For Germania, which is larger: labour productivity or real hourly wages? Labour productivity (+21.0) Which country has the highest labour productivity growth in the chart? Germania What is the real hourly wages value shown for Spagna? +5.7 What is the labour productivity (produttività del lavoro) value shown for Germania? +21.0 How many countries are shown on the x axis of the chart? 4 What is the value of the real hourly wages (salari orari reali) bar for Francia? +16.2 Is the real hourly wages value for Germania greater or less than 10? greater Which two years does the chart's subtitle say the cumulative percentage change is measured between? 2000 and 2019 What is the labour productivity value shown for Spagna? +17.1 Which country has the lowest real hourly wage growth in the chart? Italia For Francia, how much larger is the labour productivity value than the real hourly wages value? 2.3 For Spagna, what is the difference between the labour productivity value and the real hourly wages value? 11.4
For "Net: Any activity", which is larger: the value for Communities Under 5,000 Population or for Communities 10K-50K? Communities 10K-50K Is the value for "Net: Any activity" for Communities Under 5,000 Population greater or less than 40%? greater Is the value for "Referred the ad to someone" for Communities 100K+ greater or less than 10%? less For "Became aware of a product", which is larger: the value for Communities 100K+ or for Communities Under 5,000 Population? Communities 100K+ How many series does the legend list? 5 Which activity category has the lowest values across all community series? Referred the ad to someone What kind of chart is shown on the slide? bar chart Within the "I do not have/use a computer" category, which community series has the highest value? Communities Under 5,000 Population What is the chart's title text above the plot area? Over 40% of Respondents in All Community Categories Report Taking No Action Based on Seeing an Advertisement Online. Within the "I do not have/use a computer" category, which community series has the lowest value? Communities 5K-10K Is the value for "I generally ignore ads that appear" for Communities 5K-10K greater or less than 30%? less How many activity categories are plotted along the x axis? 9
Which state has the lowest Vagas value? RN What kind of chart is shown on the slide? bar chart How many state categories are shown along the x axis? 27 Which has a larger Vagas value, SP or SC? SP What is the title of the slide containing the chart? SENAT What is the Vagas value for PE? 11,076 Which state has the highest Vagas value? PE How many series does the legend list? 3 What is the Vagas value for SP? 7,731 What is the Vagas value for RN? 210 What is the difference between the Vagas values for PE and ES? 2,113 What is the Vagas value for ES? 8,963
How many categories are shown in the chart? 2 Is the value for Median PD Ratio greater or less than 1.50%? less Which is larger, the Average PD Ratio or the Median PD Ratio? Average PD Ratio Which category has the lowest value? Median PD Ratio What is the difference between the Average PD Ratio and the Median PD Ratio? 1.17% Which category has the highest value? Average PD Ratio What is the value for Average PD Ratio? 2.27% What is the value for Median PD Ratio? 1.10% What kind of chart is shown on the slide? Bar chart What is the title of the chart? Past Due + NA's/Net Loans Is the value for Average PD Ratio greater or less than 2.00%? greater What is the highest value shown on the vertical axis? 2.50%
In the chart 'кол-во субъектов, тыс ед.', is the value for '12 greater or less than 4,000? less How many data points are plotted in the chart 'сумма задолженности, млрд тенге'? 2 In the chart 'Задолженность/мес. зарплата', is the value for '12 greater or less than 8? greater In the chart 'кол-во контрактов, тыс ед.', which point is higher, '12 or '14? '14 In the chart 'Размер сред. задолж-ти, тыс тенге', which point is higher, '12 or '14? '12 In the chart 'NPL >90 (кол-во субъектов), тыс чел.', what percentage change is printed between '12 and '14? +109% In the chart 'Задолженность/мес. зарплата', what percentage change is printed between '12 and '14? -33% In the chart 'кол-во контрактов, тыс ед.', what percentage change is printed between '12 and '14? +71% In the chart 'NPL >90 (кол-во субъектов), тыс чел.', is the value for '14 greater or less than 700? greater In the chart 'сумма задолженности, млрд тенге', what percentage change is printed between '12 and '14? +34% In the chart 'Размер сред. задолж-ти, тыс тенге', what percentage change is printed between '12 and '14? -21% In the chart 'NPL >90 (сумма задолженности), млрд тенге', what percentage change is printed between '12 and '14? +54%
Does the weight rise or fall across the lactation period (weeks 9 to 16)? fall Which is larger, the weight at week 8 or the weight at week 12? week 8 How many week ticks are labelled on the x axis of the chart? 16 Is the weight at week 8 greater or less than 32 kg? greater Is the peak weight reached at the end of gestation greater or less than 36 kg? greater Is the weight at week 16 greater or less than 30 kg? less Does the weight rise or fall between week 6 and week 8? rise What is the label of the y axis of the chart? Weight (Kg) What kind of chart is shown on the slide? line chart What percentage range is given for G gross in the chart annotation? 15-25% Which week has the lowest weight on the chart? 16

What the task asks:
Gather each row above that contains the string "weeks", treating uppercase and lowercase as different.

Output of the exercise:
Does the weight rise or fall across the lactation period (weeks 9 to 16)? fall Which is larger, the weight at week 8 or the weight at week 12? week 8 How many week ticks are labelled on the x axis of the chart? 16 Is the weight at week 8 greater or less than 32 kg? greater Is the peak weight reached at the end of gestation greater or less than 36 kg? greater Is the weight at week 16 greater or less than 30 kg? less Does the weight rise or fall between week 6 and week 8? rise What is the label of the y axis of the chart? Weight (Kg) What kind of chart is shown on the slide? line chart What percentage range is given for G gross in the chart annotation? 15-25% Which week has the lowest weight on the chart? 16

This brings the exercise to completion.